Tonight, I'm keeping it simple and French with very little P Epices, but just enough to be delicious.
My neighbors donated an overgrown zucchini to me, here is its partial transformation:
Serves 6-7 as an appetizer, 2-3 as a meal
equivalence of 3 zucchini, sliced
1 1/2 onions, sliced
sprinkling of salt
lots of fresh ground pepper
1/2 tsp paprika
3 Tbsp EVOO
2 eggs, beaten
1/2 cup (12 cL) heavy cream
2 tsp really good mustard
slices of fresh goat cheese (as much as you want)
1 pate brisée (I will make my own one day, but not today)
1.  Brown the onions in half the EVOO, adding a pinch of salt.  This should take a while, probably no less than 15 minutes.  Set aside.
2.  In the rest of the EVOO, sautée the zucchini, adding a pinch of salt, the paprika, and lots of fresh ground pepper.  You want it to be colored, but not mushy.
3.  Add the onions into the zucchini.  Turn off the heat and set aside to let the flavors infuse.
4.  In a bowl, beat the eggs and cream together.
5.  Preheat oven to 180°C 350°F.  If using a store bought pastry, remove it from the fridge 10 minutes before using it, then stab it multiple times with a fork.
6.  Bake the empty stabbed pastry for 10 minutes, making sure the sides don't fold over.
7.  Spread the mustard over the bottom of the prepped pastry.  Add the zucchini onion mixture, then arrange the goat cheese before pouring the egg mixture over it all.

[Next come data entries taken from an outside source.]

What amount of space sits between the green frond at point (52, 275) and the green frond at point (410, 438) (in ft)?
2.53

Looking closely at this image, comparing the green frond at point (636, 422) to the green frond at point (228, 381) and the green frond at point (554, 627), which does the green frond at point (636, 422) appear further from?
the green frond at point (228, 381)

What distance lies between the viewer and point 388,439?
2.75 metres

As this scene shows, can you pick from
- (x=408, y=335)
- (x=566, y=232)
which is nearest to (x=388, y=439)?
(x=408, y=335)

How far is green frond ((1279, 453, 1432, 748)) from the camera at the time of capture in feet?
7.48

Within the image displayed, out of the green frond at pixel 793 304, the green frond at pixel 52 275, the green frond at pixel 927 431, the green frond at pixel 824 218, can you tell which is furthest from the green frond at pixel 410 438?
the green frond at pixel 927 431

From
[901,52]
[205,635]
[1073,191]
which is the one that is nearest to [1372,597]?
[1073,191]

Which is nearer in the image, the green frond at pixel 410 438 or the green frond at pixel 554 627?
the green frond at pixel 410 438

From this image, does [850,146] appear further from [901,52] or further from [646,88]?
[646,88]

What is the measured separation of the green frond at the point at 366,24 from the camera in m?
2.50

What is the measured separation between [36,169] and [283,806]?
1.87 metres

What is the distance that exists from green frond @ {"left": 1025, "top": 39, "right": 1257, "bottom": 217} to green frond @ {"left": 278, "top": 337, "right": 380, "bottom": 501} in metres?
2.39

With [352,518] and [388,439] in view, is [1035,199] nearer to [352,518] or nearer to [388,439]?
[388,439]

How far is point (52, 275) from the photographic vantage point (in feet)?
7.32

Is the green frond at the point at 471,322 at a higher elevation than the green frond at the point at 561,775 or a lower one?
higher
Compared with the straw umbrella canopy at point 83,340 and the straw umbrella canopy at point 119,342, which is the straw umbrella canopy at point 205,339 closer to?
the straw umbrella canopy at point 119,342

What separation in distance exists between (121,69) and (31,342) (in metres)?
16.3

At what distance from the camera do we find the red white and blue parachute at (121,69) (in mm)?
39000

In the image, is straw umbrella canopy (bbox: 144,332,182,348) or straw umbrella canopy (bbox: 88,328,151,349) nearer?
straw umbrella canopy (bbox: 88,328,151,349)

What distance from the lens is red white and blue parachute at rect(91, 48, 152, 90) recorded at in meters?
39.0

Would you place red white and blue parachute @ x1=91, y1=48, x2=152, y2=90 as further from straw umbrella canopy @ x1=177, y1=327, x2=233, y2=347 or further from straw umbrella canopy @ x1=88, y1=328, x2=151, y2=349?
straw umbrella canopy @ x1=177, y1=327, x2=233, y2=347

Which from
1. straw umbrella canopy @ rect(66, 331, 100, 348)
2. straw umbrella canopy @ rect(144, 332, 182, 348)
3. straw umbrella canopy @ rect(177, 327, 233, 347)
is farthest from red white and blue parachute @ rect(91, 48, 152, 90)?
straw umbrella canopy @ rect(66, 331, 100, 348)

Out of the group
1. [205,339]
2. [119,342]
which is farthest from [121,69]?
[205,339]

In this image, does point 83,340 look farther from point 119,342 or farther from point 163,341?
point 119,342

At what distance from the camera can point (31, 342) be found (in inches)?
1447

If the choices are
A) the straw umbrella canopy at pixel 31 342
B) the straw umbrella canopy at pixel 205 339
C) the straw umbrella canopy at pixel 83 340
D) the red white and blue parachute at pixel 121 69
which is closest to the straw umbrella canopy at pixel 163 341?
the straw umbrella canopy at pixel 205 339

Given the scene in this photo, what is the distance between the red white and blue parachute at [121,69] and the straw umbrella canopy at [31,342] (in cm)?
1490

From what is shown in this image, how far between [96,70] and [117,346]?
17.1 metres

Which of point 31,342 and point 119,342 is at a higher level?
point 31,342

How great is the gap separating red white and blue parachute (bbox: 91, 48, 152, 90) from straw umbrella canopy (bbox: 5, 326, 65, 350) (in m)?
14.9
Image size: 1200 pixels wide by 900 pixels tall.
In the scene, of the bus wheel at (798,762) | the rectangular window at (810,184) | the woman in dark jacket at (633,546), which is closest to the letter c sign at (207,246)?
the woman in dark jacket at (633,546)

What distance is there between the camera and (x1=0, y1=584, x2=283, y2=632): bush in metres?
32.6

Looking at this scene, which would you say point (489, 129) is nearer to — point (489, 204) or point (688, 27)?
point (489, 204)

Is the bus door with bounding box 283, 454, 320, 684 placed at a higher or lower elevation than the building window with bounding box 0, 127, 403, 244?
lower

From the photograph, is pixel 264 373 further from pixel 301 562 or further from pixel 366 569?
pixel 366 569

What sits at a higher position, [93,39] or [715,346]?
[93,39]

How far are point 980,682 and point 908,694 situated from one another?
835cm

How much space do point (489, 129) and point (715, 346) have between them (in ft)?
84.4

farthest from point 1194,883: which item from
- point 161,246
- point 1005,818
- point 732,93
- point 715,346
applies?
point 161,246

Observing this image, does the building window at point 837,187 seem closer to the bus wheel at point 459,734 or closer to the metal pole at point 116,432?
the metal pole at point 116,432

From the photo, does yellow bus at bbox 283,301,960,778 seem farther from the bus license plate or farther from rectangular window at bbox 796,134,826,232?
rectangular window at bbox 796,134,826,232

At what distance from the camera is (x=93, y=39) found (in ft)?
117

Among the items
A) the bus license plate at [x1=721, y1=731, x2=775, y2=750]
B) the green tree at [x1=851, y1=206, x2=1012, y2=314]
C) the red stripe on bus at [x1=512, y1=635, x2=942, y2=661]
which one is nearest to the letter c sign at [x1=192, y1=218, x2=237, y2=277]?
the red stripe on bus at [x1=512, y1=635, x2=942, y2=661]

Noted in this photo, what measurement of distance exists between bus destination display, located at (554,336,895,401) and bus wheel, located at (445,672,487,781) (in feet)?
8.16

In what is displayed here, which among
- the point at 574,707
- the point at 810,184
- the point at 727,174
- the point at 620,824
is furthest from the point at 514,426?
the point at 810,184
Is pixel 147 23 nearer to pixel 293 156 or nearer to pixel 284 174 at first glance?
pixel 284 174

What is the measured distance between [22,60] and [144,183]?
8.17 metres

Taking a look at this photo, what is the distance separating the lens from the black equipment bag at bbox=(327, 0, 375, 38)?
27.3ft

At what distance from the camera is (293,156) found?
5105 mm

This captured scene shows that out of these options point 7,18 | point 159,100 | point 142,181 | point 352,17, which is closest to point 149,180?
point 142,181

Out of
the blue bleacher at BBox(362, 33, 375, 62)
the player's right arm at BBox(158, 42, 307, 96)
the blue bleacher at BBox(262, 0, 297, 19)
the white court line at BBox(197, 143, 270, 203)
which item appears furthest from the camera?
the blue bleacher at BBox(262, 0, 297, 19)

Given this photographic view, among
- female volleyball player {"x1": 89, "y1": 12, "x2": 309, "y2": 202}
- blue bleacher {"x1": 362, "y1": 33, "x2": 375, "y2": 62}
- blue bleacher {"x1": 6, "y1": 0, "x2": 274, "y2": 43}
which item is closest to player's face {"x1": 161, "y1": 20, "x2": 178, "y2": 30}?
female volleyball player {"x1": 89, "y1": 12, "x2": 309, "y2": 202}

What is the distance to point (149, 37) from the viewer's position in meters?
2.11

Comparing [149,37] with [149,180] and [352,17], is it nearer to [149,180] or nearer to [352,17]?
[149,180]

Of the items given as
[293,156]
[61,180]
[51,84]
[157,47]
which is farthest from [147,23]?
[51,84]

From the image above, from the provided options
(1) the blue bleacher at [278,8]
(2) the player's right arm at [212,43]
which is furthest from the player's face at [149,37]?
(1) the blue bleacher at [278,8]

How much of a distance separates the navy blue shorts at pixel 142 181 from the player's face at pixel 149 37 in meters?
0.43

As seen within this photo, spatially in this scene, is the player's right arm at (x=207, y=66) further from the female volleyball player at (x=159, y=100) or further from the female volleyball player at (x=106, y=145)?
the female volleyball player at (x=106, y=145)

8.  Bake for approx 30 minutes, then let cool at least 5 minutes before serving.
I served mine as a meal with a beet-apple-carrot-lime-scallion salad.
Simply delicious, although not very pretty.

The rest of the transformation will be taking place tomorrow on the plancha, alongside some sea friends and chile oil.  Ah yes, now THAT is what gets my heart throbbing!!